■ **What the exercise asks**: Could you retype only the lines from the one containing "Đôi giày converse" through the final line of the entries, both included, skipping any images?

■ **Available records**:
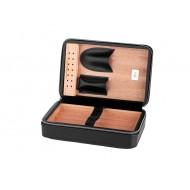 Utazó humidor  - cédrusfa szivartartó doboz, fekete bőr borítású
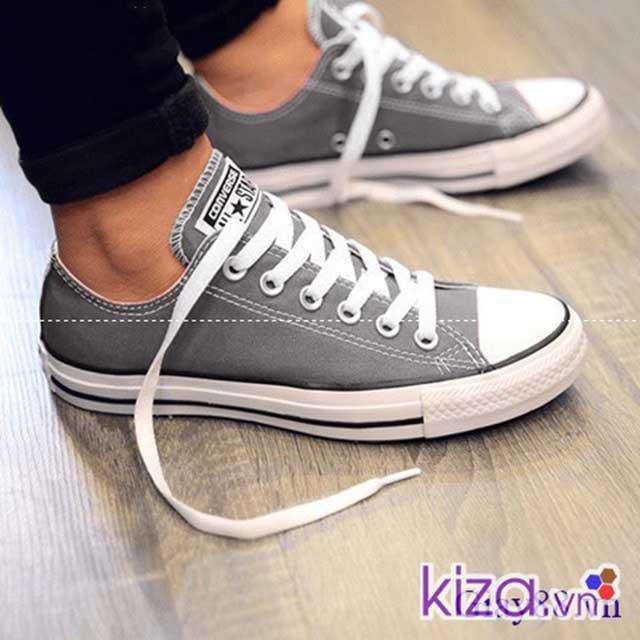Đôi giày converse màu xám được các bạn trẻ yêu thích
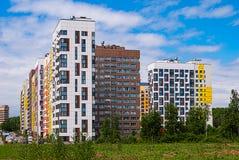 Moderne woon complex op de achtergrond van de blauwe hemel Het huisvest veranderlijke hoogte van 7 tot 14 die verdiepingen, in re royalty-vrije stock afbeelding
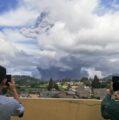Registran erupción de volcán Sinabung en Indonesia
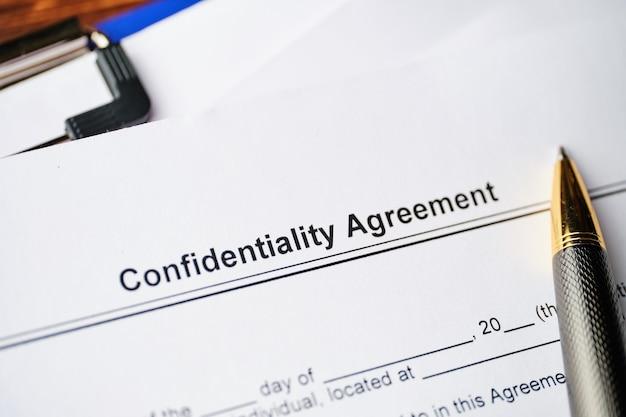 Documento legale accordo di riservatezza su carta da vicino. Foto Premium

■ **Exercise result**:
Đôi giày converse màu xám được các bạn trẻ yêu thích
 Moderne woon complex op de achtergrond van de blauwe hemel Het huisvest veranderlijke hoogte van 7 tot 14 die verdiepingen, in re royalty-vrije stock afbeelding
Registran erupción de volcán Sinabung en Indonesia
 Documento legale accordo di riservatezza su carta da vicino. Foto Premium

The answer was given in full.